[SET TASK]
Every line must be returned precisely as it is written.

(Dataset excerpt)
* * * *

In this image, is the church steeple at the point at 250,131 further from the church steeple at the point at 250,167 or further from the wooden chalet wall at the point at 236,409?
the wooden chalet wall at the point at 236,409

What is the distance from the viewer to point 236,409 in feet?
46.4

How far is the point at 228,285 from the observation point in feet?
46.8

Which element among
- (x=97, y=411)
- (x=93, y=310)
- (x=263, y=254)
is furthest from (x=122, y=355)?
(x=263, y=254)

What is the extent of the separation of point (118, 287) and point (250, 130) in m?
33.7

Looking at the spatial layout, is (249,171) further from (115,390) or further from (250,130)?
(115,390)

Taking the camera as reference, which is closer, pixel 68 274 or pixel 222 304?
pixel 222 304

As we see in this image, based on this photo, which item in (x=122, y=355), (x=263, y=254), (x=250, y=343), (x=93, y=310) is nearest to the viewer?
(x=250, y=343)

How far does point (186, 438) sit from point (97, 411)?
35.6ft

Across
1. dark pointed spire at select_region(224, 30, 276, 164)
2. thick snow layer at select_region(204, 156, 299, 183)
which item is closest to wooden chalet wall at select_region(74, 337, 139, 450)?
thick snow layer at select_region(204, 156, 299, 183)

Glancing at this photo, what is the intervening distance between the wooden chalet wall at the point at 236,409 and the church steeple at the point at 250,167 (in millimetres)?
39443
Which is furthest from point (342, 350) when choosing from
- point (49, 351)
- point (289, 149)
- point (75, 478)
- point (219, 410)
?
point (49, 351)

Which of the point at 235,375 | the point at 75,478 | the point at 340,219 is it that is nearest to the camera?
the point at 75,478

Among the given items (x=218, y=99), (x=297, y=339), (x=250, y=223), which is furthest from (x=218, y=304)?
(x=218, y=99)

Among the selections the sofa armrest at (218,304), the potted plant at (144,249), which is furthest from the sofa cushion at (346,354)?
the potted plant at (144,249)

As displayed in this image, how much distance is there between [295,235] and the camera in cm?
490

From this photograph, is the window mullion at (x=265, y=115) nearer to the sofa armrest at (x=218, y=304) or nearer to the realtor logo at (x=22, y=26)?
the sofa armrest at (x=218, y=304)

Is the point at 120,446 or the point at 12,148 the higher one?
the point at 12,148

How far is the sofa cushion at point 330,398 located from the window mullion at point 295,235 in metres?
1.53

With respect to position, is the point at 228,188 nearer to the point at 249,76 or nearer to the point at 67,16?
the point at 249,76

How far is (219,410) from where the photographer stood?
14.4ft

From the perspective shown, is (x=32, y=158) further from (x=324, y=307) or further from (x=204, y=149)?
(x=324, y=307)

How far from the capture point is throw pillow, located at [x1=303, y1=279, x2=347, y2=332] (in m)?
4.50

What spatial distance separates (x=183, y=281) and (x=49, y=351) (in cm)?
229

* * * *

[SOLUTION]
In this image, is the church steeple at the point at 250,131 further from the church steeple at the point at 250,167 or further from the wooden chalet wall at the point at 236,409?
the wooden chalet wall at the point at 236,409

What is the distance from the viewer to point 236,409 in feet?
46.4

How far is the point at 228,285 from the observation point in feet?
46.8

Which element among
- (x=97, y=411)
- (x=93, y=310)
- (x=263, y=254)
is furthest from (x=122, y=355)?
(x=263, y=254)

What is the extent of the separation of point (118, 287) and point (250, 130) in m?
33.7

Looking at the spatial layout, is (249,171) further from (115,390) or further from (250,130)?
(115,390)

Taking the camera as reference, which is closer, pixel 68 274 or pixel 222 304?
pixel 222 304

As we see in this image, based on this photo, which item in (x=122, y=355), (x=263, y=254), (x=250, y=343), (x=93, y=310) is nearest to the viewer?
(x=250, y=343)

How far does point (186, 438) sit from point (97, 411)?
35.6ft

Across
1. dark pointed spire at select_region(224, 30, 276, 164)
2. thick snow layer at select_region(204, 156, 299, 183)
which item is closest to wooden chalet wall at select_region(74, 337, 139, 450)?
thick snow layer at select_region(204, 156, 299, 183)

Glancing at this photo, what is the intervening distance between the wooden chalet wall at the point at 236,409 and the church steeple at the point at 250,167 (in millimetres)?
39443
Which is furthest from point (342, 350) when choosing from
- point (49, 351)
- point (289, 149)
- point (75, 478)
- point (219, 410)
?
point (49, 351)

Which of the point at 235,375 | the point at 75,478 | the point at 340,219 is it that is nearest to the camera?
the point at 75,478

Among the given items (x=218, y=99), (x=297, y=339), (x=250, y=223), which is furthest from (x=218, y=304)?
(x=218, y=99)

Among the selections the sofa armrest at (218,304), the potted plant at (144,249), which is furthest from the sofa cushion at (346,354)?
the potted plant at (144,249)

As displayed in this image, how much distance is there between [295,235] and the camera in cm?
490

From this photograph, is the window mullion at (x=265, y=115) nearer to the sofa armrest at (x=218, y=304) or nearer to the realtor logo at (x=22, y=26)?
the sofa armrest at (x=218, y=304)

Is the point at 120,446 or the point at 12,148 the higher one?
the point at 12,148

How far is the sofa cushion at point 330,398 located from the window mullion at point 295,235 in metres?
1.53

With respect to position, is the point at 228,188 nearer to the point at 249,76 or nearer to the point at 67,16?
the point at 249,76

How far is (219,410) from where the photographer stood?
14.4ft

From the perspective shown, is (x=32, y=158) further from (x=324, y=307) or further from (x=204, y=149)?
(x=324, y=307)

How far from the capture point is throw pillow, located at [x1=303, y1=279, x2=347, y2=332] (in m)?
4.50

What spatial distance separates (x=183, y=281) and (x=49, y=351) (in cm)?
229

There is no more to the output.